That is why multiple teams of first-responders are on their way to a disaster zone halfway around the world. This generation of military veterans is unlike any other. My father fought in Vietnam, my grandfather in World War II. The vast majority of service members in those conflicts were drafted. By contrast, today’s military is all-volunteer. Most signed up or re-enlisted during a time of war. The desire to serve drove them to join in the first place, and it remains part of their DNA. That instinct does not simply vanish when they return to civilian life. When I visit wounded service members, I hear this refrain again and again: I want to get back to my unit. I want to continue to serve.
That is certainly how I felt. Since leaving the Navy, I went back to school, taught for a while, and did my time in corporate America. Now I am the chief operations officer of Team Rubicon, a non-profit that repurposes the skills of military veterans to redeploy them as disaster-relief volunteers. For me, like almost every vet I know, the call to serve is inescapable. It is felt most deeply on those occasions, like Memorial Day, when we think about our buddies who never came home. By serving again, we honor them.
In September of 2013, I found myself in Longmont, Colorado, riding shotgun in a pickup truck with Ryan Creel, former Army combat photographer turned disaster-relief worker. He was leading teams of volunteers in a flood-ravaged Colorado town. Ryan’s crews shoveled out mud and debris in a row of homes along the river, and surveyed property damage in an upstream neighborhood cut off by the shifting waters. Behind his mountain-man beard was a look of hard determination. Also the hint of a smile. He had a mission again. But the road to get there was hard.

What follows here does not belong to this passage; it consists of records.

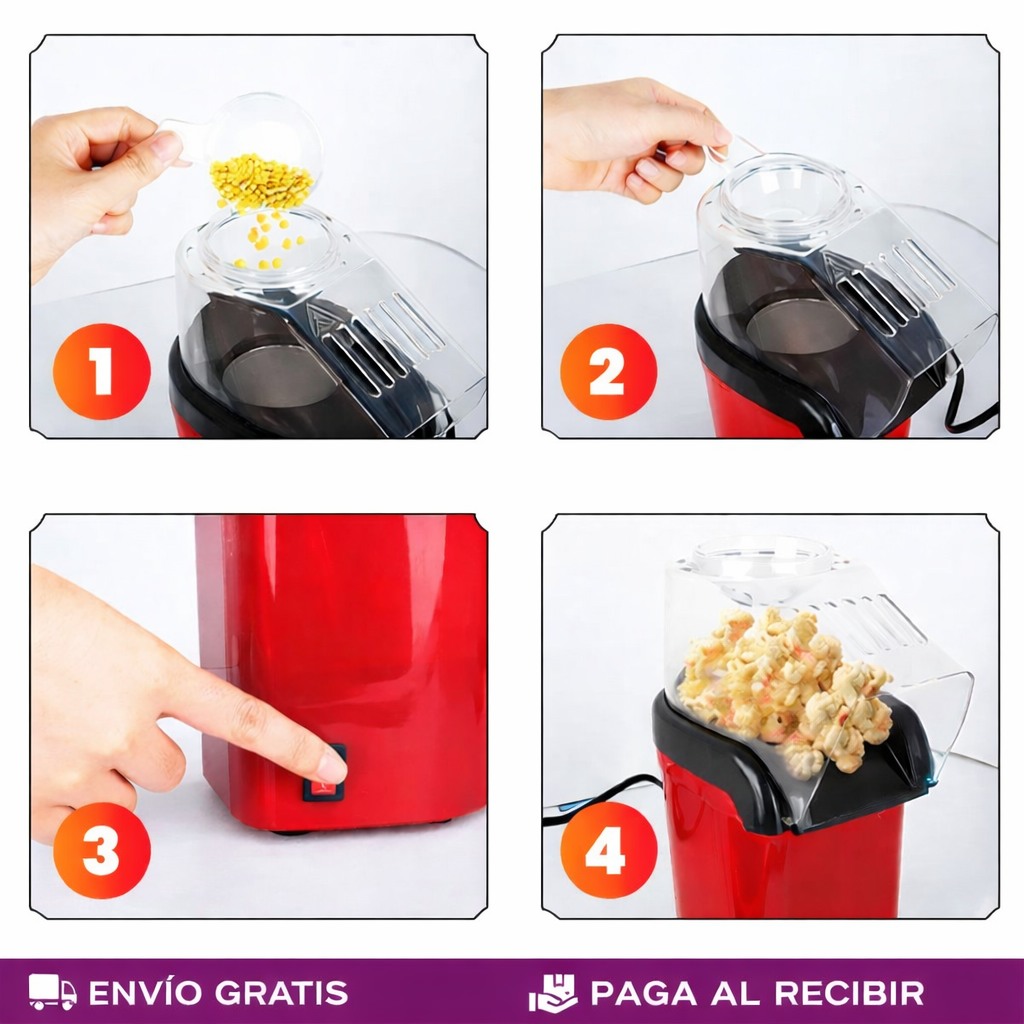 1

2

3

4

ENVÍO GRATIS

PAGA AL RECIBIR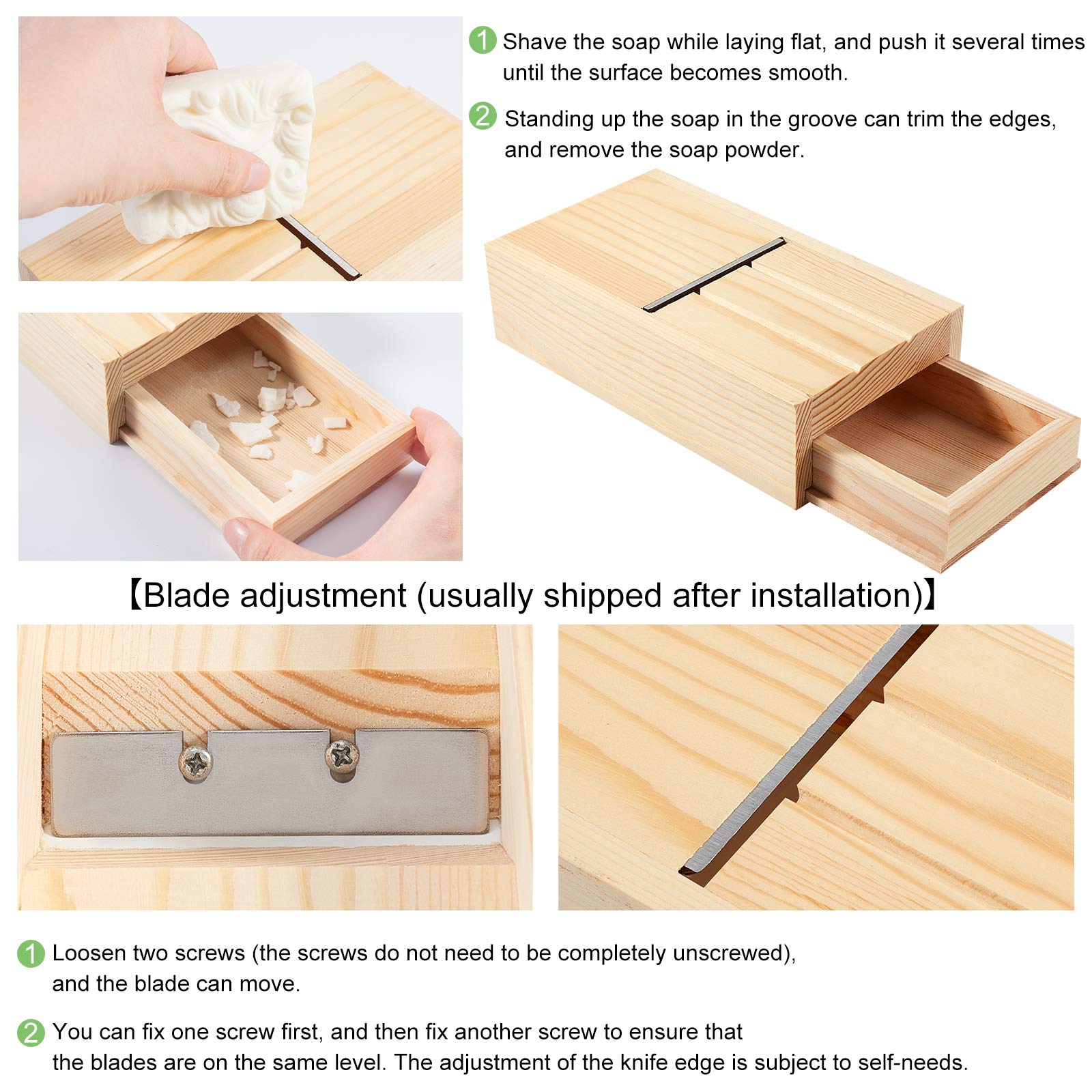 1 Shave the soap while laying flat, and push it several times until the surface becomes smooth.

2 Standing up the soap in the groove can trim the edges, and remove the soap powder.

【Blade adjustment (usually shipped after installation)】

1 Loosen two screws (the screws do not need to be completely unscrewed), and the blade can move.

2 You can fix one screw first, and then fix another screw to ensure that the blades are on the same level. The adjustment of the knife edge is subject to self-needs.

“I was embedded with an Iraqi [Special Forces] team,” he told me. “Great guys, every single one.” Ryan ate, slept, and fought alongside these men. He spoke of the bond they forged, the kind possible only in the furnace of war. He talked of darker things too. “One of my duties was documenting the dead.” On several occasions, insurgents discovered the identities of his Iraqi teammates. They were dragged from their homes, tortured, and killed. It was Ryan’s job to identify the bodies. Those images became seared into his brain.
When Ryan came back from Iraq, he was thanked for his service. But the well-meaning offers of support were not enough to make up for what Ryan left behind. “It wasn’t just the friends I lost,” he confided. “When I took off that uniform, I had no identity, no purpose.” His life spiraled out of control. There were too many experiences he could not forget, too many things he could not unsee. He spent months in a psychiatric facility. Too often, the stories Americans hear end there—with the suffering vet. But with help, Ryan began to recover. The most important part of that journey, he insisted, was finding a new mission. If there is one thing that binds vets like Ryan, Cal, and Bob, it is their desire to continue serving.